To do: Copy the entries starting with the line containing "Among all of" and going on through the line containing "pixel 170 50 → pixel 27 73 → pixel 135 111", swapping "goalkeeper" for "keeper" and leaving everything else unchanged.

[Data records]
* BEGIN *

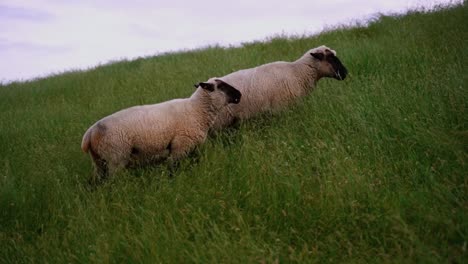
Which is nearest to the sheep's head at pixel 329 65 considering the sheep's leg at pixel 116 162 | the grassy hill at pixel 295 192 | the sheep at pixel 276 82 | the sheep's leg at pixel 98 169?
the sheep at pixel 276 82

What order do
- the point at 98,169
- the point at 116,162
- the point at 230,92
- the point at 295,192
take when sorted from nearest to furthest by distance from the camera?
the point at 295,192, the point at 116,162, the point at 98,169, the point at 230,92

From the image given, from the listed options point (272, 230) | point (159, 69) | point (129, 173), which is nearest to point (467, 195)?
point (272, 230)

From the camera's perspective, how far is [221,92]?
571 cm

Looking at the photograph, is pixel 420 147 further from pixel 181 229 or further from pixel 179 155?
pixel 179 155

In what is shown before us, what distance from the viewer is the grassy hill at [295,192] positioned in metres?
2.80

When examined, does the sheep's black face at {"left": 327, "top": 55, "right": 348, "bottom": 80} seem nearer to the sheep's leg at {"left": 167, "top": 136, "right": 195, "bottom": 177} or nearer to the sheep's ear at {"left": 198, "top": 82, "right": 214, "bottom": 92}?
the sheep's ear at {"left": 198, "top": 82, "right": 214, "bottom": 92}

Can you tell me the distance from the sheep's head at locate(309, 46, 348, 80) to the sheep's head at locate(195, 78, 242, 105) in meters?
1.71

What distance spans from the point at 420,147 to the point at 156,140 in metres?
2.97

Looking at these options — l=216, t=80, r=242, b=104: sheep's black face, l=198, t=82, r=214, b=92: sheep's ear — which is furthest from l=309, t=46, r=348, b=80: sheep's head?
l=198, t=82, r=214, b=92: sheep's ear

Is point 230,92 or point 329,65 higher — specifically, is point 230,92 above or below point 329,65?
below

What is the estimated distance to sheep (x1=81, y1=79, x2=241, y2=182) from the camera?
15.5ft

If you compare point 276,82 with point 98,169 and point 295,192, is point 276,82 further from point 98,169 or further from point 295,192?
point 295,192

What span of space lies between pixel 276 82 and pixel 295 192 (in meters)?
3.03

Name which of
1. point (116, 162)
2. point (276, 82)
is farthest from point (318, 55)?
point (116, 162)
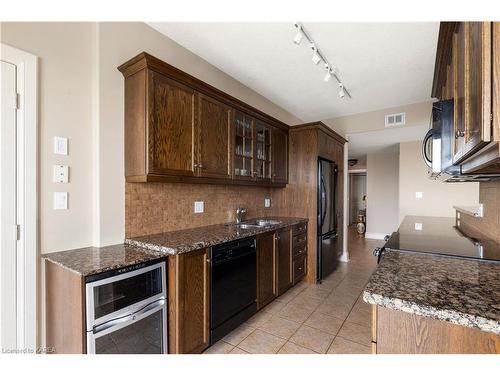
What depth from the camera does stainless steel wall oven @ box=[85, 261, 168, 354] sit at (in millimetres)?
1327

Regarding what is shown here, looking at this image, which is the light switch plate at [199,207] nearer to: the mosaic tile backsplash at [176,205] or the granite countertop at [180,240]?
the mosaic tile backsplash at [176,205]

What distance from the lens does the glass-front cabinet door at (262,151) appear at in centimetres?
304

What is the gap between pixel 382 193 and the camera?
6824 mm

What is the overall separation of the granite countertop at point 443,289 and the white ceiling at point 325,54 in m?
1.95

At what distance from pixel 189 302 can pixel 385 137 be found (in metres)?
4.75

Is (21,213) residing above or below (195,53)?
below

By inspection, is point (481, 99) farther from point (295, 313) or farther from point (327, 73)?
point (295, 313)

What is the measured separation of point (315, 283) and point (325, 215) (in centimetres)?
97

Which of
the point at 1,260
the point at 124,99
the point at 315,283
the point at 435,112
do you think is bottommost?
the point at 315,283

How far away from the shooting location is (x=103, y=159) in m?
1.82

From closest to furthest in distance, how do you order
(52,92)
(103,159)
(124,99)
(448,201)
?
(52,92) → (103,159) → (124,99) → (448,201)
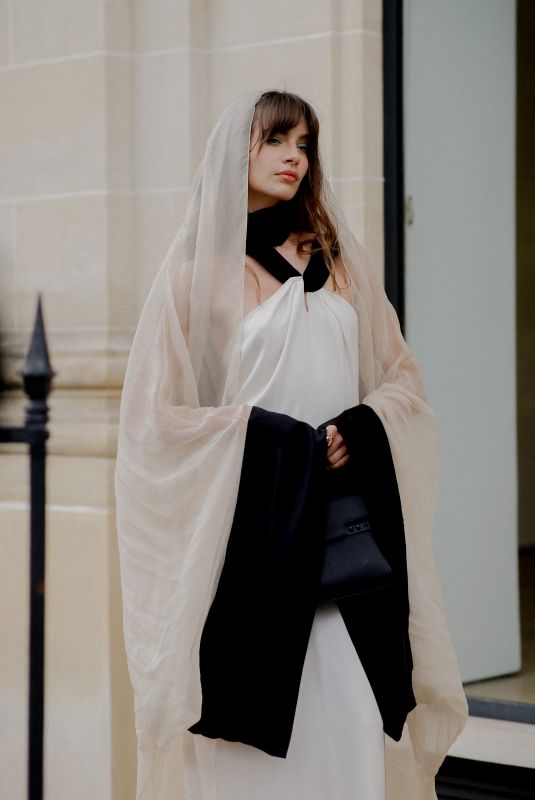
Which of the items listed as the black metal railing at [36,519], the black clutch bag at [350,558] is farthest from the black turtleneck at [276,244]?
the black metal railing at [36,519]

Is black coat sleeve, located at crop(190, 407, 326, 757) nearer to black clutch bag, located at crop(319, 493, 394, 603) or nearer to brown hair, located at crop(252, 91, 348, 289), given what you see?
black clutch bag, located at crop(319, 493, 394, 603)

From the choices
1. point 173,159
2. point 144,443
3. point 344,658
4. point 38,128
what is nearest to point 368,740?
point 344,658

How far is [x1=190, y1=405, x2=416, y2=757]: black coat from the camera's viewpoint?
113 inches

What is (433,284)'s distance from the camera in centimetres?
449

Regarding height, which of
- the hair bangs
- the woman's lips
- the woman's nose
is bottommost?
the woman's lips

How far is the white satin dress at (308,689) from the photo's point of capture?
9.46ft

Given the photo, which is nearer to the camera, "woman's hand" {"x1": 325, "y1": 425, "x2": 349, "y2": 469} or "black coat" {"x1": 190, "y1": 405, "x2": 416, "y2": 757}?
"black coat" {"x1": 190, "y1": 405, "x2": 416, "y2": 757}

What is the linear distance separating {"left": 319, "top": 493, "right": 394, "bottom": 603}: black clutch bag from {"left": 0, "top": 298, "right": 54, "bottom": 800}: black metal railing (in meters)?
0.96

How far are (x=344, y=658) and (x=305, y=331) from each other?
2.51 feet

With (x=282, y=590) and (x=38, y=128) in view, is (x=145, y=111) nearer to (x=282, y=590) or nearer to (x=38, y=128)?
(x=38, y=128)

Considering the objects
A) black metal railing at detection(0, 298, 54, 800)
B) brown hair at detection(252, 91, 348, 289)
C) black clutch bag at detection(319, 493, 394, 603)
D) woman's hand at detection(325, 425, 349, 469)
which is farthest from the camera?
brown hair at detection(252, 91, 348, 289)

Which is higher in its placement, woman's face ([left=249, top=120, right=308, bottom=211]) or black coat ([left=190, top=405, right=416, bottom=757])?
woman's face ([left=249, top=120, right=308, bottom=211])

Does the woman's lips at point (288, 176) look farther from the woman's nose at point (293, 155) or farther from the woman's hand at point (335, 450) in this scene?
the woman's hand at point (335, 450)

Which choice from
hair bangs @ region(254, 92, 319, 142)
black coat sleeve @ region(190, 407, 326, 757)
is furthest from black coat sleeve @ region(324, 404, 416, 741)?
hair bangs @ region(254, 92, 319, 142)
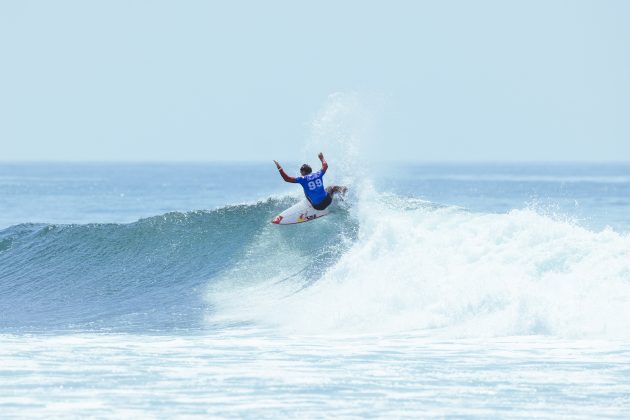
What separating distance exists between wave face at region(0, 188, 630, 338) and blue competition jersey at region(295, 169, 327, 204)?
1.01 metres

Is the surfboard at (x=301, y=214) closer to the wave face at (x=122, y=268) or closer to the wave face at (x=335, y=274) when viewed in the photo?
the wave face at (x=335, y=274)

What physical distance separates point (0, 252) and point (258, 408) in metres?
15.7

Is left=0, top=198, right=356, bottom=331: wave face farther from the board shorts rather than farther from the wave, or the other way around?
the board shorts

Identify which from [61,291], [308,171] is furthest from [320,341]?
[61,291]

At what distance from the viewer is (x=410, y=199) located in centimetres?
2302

* END *
* BEGIN *

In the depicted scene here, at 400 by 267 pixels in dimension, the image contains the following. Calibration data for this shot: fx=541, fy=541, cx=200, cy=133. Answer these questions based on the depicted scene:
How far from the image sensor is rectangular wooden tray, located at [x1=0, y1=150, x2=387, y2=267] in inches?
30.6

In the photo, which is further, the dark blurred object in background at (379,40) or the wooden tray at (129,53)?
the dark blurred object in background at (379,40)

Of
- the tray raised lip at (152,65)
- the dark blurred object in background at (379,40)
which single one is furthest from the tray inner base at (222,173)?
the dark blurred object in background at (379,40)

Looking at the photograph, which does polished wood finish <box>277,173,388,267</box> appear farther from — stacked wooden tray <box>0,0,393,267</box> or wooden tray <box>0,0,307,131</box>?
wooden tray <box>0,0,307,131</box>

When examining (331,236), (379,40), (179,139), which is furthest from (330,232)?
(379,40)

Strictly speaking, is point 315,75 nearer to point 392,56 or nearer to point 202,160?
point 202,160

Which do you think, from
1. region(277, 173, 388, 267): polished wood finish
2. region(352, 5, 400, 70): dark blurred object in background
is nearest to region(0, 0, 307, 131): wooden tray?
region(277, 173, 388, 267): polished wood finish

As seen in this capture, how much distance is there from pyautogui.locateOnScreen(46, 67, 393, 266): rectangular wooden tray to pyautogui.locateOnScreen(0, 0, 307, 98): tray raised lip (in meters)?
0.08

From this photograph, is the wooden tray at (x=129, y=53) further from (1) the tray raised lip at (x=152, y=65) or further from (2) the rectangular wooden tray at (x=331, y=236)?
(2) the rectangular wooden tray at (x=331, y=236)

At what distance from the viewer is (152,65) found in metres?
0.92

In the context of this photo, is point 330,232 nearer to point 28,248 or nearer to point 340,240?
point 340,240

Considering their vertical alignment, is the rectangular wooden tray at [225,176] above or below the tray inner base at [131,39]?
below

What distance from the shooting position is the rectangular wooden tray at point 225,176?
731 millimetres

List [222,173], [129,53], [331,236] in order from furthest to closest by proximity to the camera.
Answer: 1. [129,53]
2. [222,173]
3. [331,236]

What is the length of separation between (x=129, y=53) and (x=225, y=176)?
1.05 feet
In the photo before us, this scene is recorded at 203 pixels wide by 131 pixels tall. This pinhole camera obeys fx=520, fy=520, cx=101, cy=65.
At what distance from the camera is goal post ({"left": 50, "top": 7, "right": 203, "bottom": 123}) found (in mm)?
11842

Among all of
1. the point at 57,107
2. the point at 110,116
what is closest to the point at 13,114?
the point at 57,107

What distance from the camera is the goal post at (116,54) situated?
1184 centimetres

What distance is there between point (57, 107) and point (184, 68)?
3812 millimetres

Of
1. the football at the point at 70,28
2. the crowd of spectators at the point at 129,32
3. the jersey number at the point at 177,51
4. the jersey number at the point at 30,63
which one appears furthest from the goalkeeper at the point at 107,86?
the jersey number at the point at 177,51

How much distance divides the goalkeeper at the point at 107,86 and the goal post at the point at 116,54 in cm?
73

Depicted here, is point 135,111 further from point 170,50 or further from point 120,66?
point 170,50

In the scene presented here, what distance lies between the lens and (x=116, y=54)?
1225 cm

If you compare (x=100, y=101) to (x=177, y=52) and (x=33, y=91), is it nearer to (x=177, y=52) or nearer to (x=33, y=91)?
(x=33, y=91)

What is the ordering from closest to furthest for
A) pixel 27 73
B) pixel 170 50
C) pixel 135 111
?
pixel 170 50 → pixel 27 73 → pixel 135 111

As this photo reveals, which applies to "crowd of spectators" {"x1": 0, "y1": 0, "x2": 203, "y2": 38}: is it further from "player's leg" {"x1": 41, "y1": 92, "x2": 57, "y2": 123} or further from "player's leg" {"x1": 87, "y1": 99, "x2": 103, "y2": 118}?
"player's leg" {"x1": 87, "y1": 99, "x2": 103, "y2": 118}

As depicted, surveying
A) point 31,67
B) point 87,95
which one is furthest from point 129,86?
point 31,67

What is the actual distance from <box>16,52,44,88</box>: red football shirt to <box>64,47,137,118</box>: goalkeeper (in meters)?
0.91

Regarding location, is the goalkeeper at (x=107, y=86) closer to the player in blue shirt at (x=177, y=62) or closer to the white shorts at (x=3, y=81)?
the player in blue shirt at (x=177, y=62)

* END *

Exercise answer:
Among all of
1. the point at 57,107
2. the point at 110,116
what is closest to the point at 13,114?
the point at 57,107

What distance from the camera is the goal post at (116,54) situated?
1184 centimetres

What distance is there between point (57, 107) and point (184, 68)?
3812 millimetres

Of
1. the football at the point at 70,28
2. the crowd of spectators at the point at 129,32
3. the jersey number at the point at 177,51
4. the jersey number at the point at 30,63
which one appears furthest from the keeper at the point at 107,86?
the jersey number at the point at 177,51

How much distance divides the keeper at the point at 107,86 and the goal post at the point at 116,54 in cm?
73

Depicted here, is point 135,111 further from point 170,50 or further from point 120,66?
point 170,50

In the scene presented here, what distance lies between the lens and (x=116, y=54)?
1225 cm

If you compare (x=100, y=101) to (x=177, y=52) and (x=33, y=91), is it nearer to (x=177, y=52) or nearer to (x=33, y=91)?
(x=33, y=91)

What is the ordering from closest to furthest for
A) pixel 27 73
B) pixel 170 50
C) pixel 135 111
?
pixel 170 50 → pixel 27 73 → pixel 135 111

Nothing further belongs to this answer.